Victoria, British Columbia – British Columbia has introduced a number of changes to the Motor Vehicle Act (MVA) to enhance road safety and streamline the administrative process.

In response to a growing number of motorcyclists and a corresponding rise in the number of fatalities, all motorcycle drivers and their passengers will be required to wear a helmet that meets certified safety industry standards. Drivers will be responsible for ensuring that passengers under the age of 16 are wearing an approved helmet. Unapproved helmets will be subject to potential seizure by police.

In addition, new inexperienced riders will be restricted to less-powerful motorcycles, with restrictions to be determined and set out in regulations. All passengers, including those under the age of 16, must be able to position their feet on foot pegs or floor boards.
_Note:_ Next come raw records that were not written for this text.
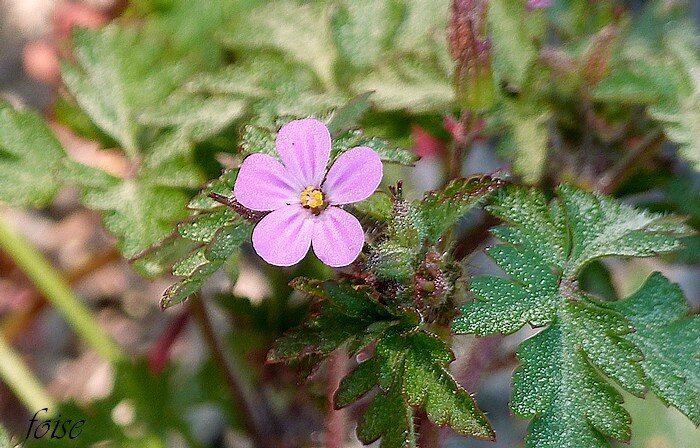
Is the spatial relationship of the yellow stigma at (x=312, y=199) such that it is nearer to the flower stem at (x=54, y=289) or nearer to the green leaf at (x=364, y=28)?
the green leaf at (x=364, y=28)

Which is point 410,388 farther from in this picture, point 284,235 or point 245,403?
point 245,403

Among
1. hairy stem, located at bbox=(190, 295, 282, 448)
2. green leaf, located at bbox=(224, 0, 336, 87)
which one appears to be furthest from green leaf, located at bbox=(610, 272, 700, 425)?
hairy stem, located at bbox=(190, 295, 282, 448)

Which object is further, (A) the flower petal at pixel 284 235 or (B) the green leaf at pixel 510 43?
(B) the green leaf at pixel 510 43

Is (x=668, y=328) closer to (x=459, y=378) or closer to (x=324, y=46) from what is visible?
(x=459, y=378)

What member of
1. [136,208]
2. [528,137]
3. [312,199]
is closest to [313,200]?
[312,199]

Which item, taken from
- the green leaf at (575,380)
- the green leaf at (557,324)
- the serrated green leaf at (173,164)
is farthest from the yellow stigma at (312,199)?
the serrated green leaf at (173,164)

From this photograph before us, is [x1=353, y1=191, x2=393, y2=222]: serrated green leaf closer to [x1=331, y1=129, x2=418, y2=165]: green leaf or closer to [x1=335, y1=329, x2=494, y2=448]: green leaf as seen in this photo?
[x1=331, y1=129, x2=418, y2=165]: green leaf
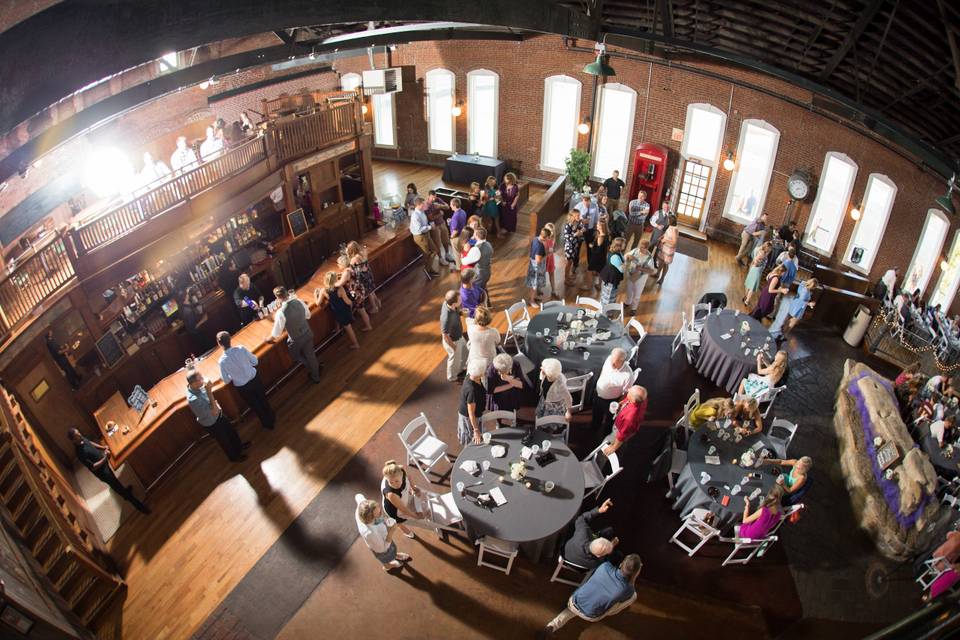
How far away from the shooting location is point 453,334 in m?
8.12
A change to the MVA will help health care professionals by clarifying the medical conditions or impairments that affect the ability to drive, and must be reported to the Superintendent of Motor Vehicles. Occupational therapists and nurse practitioners have also been added to the current list of psychologists, optometrists and medical practitioners who have a duty and authority to report under the act.

To further enhance road safety, the exemption for not wearing a seatbelt for a medical reason is being discontinued, as current medical advice is that there are no medical reasons to not wear a seatbelt.

A change to the MVA will extend the current six-month limit on “home country” driver’s licences for seasonal agricultural workers to a maximum of one year. Currently, these workers can drive in the province for up to six months before being required to obtain a B.C. licence.